The US Food and Drug Administration (FDA) reminds consumers that diabetes can affect various organs and systems of the body, making those living with this disease more susceptible to foodborne illness, often called "food poisoning." And, if a person with diabetes contracts a foodborne illness, he or she is more likely to have a lengthier illness, undergo hospitalization, or even die. This increased risk underscores the critical role safe food handling plays in managing this chronic disease.
Making Wise Food Choices
Some foods are more risky for people with diabetes than others. In general, the foods that are most likely to contain harmful bacteria or viruses fall in two categories:
Uncooked fresh fruits and vegetables.
- Some animal products, such as unpasteurized (raw) milk; soft cheeses made with raw milk; and raw or undercooked eggs, raw meat, raw poultry, raw fish, raw shellfish and their juices; luncheon meats and deli-type salads (without added preservatives) prepared on site in a deli-type establishment.
Interestingly, the risk these foods may actually pose depends on the origin or source of the food and how the food is processed, stored, and prepared.
For practical guidance for safe selection and preparation of foods for people with diabetes, the FDA and the U.S. Department of Agriculture have prepared a free downloadable booklet called Food Safety for People with Diabetes.
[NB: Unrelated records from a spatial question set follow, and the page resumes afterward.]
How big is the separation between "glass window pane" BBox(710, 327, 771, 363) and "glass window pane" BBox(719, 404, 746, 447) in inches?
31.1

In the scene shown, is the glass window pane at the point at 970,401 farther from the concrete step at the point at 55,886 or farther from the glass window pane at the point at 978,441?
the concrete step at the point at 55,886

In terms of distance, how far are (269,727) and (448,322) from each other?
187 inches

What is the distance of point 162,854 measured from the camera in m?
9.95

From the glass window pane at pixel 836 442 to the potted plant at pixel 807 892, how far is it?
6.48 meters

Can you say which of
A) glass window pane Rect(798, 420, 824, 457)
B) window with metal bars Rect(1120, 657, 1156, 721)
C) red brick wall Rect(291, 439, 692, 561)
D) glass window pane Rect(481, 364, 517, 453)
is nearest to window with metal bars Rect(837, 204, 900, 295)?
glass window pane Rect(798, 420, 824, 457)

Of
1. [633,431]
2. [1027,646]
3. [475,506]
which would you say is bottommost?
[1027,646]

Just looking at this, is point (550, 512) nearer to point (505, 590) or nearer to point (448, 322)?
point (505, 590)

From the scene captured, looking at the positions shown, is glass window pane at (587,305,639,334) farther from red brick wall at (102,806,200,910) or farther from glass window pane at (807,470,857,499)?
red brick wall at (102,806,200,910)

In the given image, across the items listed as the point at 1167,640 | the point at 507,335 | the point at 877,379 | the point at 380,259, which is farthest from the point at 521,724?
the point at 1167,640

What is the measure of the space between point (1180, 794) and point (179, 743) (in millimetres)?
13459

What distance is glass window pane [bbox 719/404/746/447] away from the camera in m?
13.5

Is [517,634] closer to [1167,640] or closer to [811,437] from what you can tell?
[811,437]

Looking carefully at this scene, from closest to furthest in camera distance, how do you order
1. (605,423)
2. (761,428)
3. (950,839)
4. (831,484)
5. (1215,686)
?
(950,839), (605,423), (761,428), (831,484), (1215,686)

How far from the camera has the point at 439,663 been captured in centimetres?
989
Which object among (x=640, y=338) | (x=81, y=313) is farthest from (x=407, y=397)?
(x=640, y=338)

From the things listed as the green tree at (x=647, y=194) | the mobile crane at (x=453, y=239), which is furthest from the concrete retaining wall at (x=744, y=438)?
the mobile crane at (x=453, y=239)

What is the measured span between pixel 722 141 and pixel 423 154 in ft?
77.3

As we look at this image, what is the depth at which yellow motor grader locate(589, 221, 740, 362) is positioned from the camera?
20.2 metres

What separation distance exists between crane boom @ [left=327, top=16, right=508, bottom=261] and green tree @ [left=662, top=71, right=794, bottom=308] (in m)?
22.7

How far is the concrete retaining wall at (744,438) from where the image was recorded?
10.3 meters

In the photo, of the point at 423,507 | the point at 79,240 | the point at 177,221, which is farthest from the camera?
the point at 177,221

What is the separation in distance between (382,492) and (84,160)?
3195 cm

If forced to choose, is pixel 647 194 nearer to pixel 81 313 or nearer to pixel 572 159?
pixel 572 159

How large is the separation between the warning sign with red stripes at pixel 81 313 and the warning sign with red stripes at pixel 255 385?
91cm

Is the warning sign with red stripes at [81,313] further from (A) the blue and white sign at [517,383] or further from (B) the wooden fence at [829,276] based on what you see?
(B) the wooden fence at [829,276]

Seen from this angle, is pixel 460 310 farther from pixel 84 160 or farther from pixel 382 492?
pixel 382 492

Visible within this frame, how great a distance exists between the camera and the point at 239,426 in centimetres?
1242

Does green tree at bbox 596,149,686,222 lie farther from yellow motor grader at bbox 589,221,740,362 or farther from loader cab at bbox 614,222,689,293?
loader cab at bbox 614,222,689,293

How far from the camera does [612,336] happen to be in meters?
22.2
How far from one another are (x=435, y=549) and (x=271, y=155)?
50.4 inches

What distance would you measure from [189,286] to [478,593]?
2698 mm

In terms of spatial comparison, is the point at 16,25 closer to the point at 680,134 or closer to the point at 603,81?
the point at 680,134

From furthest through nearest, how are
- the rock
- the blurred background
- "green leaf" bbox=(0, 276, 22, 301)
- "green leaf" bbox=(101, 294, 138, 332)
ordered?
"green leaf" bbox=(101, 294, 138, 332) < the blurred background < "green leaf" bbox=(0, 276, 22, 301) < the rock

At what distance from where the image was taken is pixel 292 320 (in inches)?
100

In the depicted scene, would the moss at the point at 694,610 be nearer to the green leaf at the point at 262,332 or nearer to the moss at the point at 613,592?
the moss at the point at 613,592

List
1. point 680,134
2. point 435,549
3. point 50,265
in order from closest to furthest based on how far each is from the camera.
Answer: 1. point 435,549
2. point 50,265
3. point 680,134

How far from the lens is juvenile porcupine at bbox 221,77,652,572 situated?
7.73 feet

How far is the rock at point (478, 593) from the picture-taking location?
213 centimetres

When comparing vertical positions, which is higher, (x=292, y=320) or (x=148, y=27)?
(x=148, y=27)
It is also available for free by calling 1-888-MPHOTLINE (1-888-674-6854) or emailing email@example.com.
Follow the Four Basic Steps to Food Safety
Anyone who is diabetic or who prepares food for people with diabetes should also carefully follow these steps:
CLEAN: Wash hands and surfaces often. Bacteria can be spread throughout the kitchen and get onto hands, cutting boards, utensils, counter tops and food.
SEPARATE: Separate raw meats from other foods. Cross-contamination can occur when bacteria are spread from one food product to another. This is especially common when handling raw meat, poultry, seafood and eggs. The key is to keep these foods—and their juices—away from ready-to-eat foods.
COOK to the right temperatures. Food is safely cooked when it reaches a high enough internal temperature to kill the harmful bacteria that cause illness.
CHILL foods promptly. Cold temperatures slow the growth of harmful bacteria. Use an appliance thermometer to be sure the refrigerator temperature is 40 degrees F or below and the freezer temperature is 0 degrees F or below.